Вечером все свободные от вахты в двух рессорных колясках отправились в гости к русским девушкам в деревню Куппен (это примерно в километре от нас). Бедняжки настолько отвыкли от родной речи, что то и дело сбиваются на немецкий, на котором разговаривают довольно бойко. Много порассказали они про свое существование в здешнем большом имении, принадлежащем некоей тощей и седой фрау. Хозяйка никогда не расставалась с черной отполированной клюкой, которой нещадно била девчат, если замечала кого во время рабочего дня, длившегося не менее двенадцати часов, не на указанном месте; если они лениво работали (а в этом она была твердо убеждена); если взгляд несчастной невольницы казался госпоже недостаточно почтительным или кто-нибудь, забывшись, смел заговорить по-русски — словом, била по всякому удобному поводу, а чаще всего — просто так. Но особенно озверела [533] эта карга, когда получила извещение о смерти на русском фронте ее сына — нацистского офицера.
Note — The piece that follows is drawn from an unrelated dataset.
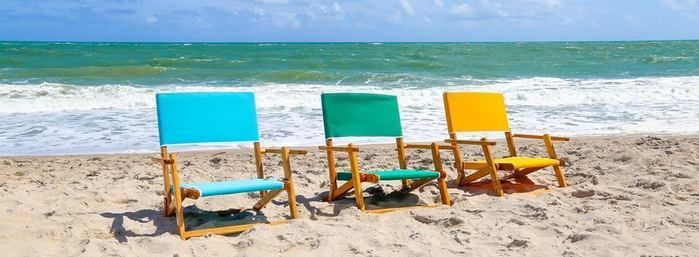 砂浜に並べられた3色のエニウェアチェア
Недавние рабыни не без злорадства поведали нам о том, как накануне бегства, пока спешно снаряжался внушительный обоз со всевозможным добром, она, патлатая, страшная, похожая на ведьму, все стояла на бугре, недалеко от господских покоев, обратясь лицом в ту сторону горизонта, где вспыхивали во все небо огненные зарницы и перекатывался тяжкий гул канонады, и потрясала своим посохом, зажатым в костлявом кулаке, и сыпала непонятными, страшными проклятиями. Январский студеный ветер яростно трепал на ней черную широкую накидку, взметывая вверх длинные полы, и тогда старуха становилась похожей на огромную летучую мышь-упыря из кошмарного сна, а визгливые выкрики — на колдовские заклинания... В голосе рассказчицы Ани послышалась еще не выветрившаяся из сознания жуть. Мы старались, как умели, развлечь девчат, смешили их, повествуя с юмором о своей военной жизни, опуская, конечно, самое страшное. Жаль, что не было с нами Радаева. Пели вместе наши песни без музыки. Новых песен полонянки не знали и просили записать слова.
Возвратились мы «домой» около полуночи, все быстро угомонились, а мне снова не спится. 3 февраля
Под мерный храп, гуляющий по комнате, переписываю в подаренную ребятами тетрадь последние стихи, затем принимаюсь за письма — тете Варе с Ниной в Завидово и своей загорской молчальнице. Спать лег часа в три, в расчете на то, что ночи еще длинные.
Утром рано прибыли две самоходки, присланные обязательным инженер-капитаном, но они тоже не смогли нас вытащить, так как сами давно уже просят капиталки.
Через час после их ухода приехал гвардии старшина Василий Кузнецов, командир ремонтного взвода и сам замечательный, сказать лучше — редкостный мастер своего дела. Он попросил у Дмитрия Яковлевича автоматчика Рубилкина для сопровождения и охраны и отправился на розыски машины Феди Рычкалова, которая словно в воду канула, а заодно и тракторов, что вытаскивают где-то из болот завязшие ИСУ-122 [534] какого-то полка, а потом будто бы должны прийти на помощь к нам.